Dall’Australia arriva un nuovo studio che lancia un vero e proprio allarme, l’aviaria nelle donne incinte è fatale con una mortalità al 90%.
Le donne incinte devono essere incluse prioritariamente all’interno dei piani pandemici in caso di contagio tra gli esseri umani.
I ricercatori del Murdoch Children’s Research Institute di Melbourne, in Australia, hanno realizzato una metanalisi che si è soffermata ad analizzare 1500 articoli scientifici per un totale di 30 madri contagiate in gravidanza, 27 delle quali sono decedute. Il tasso di mortalità del 90% avverte che l’obbligo è quello di fare maggiore attenzione nei confronti di soggetti fragili.
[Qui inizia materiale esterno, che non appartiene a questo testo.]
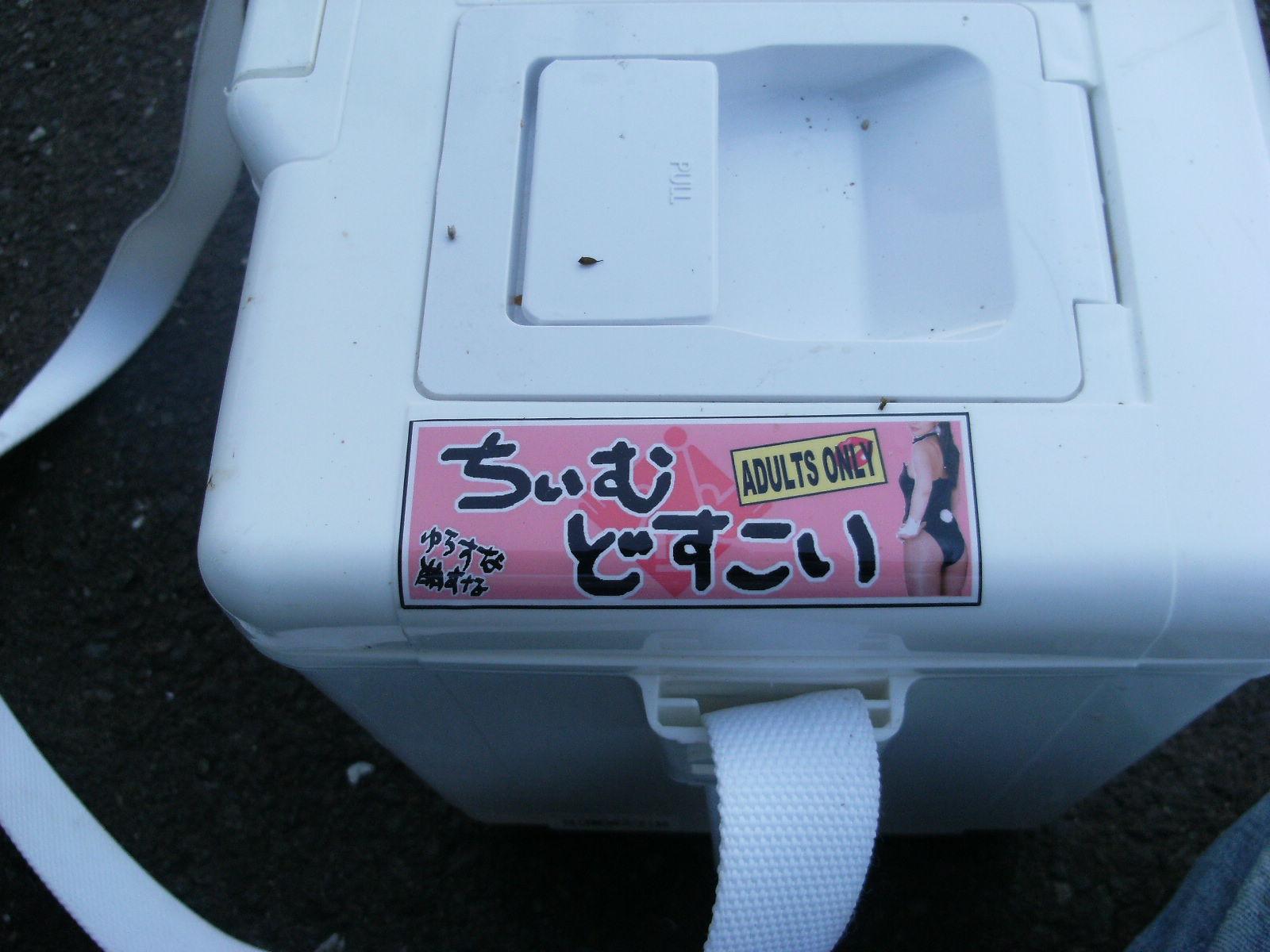 2010.5.2 小浜 011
Giovanni Di Perri, direttore dell’Amedeo di Savoia, specifica a Notizie.com i motivi per cui c’è questo aumento del tasso di mortalità: “Le donne incinte hanno sempre fatto parte dei gruppi a rischio in qualsiasi evento di questo tipo. Se prendiamo tutta la casistica umana la mortalità varia dal 10 a oltre il 50%, è estremamente alta comunque. La gravidanza è una forma di immunodepressione transitoria. Sono diverse le infezioni che se contratte in gravidanza possono assurgere a livelli di gravità più importanti di quelli di norma”. Attenzione però perché anche gli uomini non sono esenti dal contagio.
L’incubo AH 5N1
Le donne incinta vengono considerate soggetti più fragili all’aviaria proprio per questo stato di immunodepressione provvisoria, nonostante questo anche la popolazione maschile deve ben guardarsi da questo virus anche perché maggiormente esposto per motivi puramente pratici. Di Perri spiega: “H 5N1 è l’incubo di noi infettivologi da diversi anni. Nessun sistema immunitario è pronto e l’umanità non l’ha praticamente mai incontrato. Si parla di poco più di 200 contagi nella storia dell’umanità, solitamente costituito da allevatori del pollame che la contraggono ma non la trasmettono. L’umanità è stata salvata dal fatto che il virus passa dai polli all’uomo coinvolti intensamente, ma non tra esseri umani“.
Proprio questo è stato il motivo per cui al momento l’umanità non ha pagato pesantemente dazio e anzi ha superato sempre il momento del contagio. Nonostante questo c’è grande preoccupazione, ci spiega Di Perri perché: “L’incubo è legato al fatto che il virus possa acquisire, attraverso un rimescolamento genetico, la capacità di essere trasmesso a livello inter umano. La situazione non è statica, negli ultimi due anni la malattia ha acquisito, e non ce l’aveva, la possibilità di infettare i bovini. Il salto di specie l’ha già fatto. Bisogna sperare che il virus mantenga questa mancata capacità di trasmissione inter-umana”.
Ma cosa può fare l’uomo per contribuire a salvarsi da questa situazione? In realtà i mezzi a nostra disposizione sono davvero molto esigui: “Non si può fare molto, salve controllare gli allevamenti e fare la sorveglianza sugli uccelli migratori che in Italia viene fatta piuttosto bene. Inoltre si sta lavorando a un vaccino con la stessa tecnologia rna messaggero dei vaccini Covid. Se dovesse partire un discorso di tipo pandemico a livello umano, la possibilità di svilupparlo in pochi mesi c’è”.
Sicuramente una delle domande che si fanno sempre più spesso le persone è legata al contagio con la carne che consumiamo tutti i giorni. “Il virus non si trasmette per via alimentare. Le feci fresche ed essiccate possono portare al contagio rapidamente. Ci vogliono contatti molto stretti per le deiezioni degli uccelli con circostanze che solitamente riguardano gli allevamenti, quindi in generale non dobbiamo temere”, conclude l’esperto.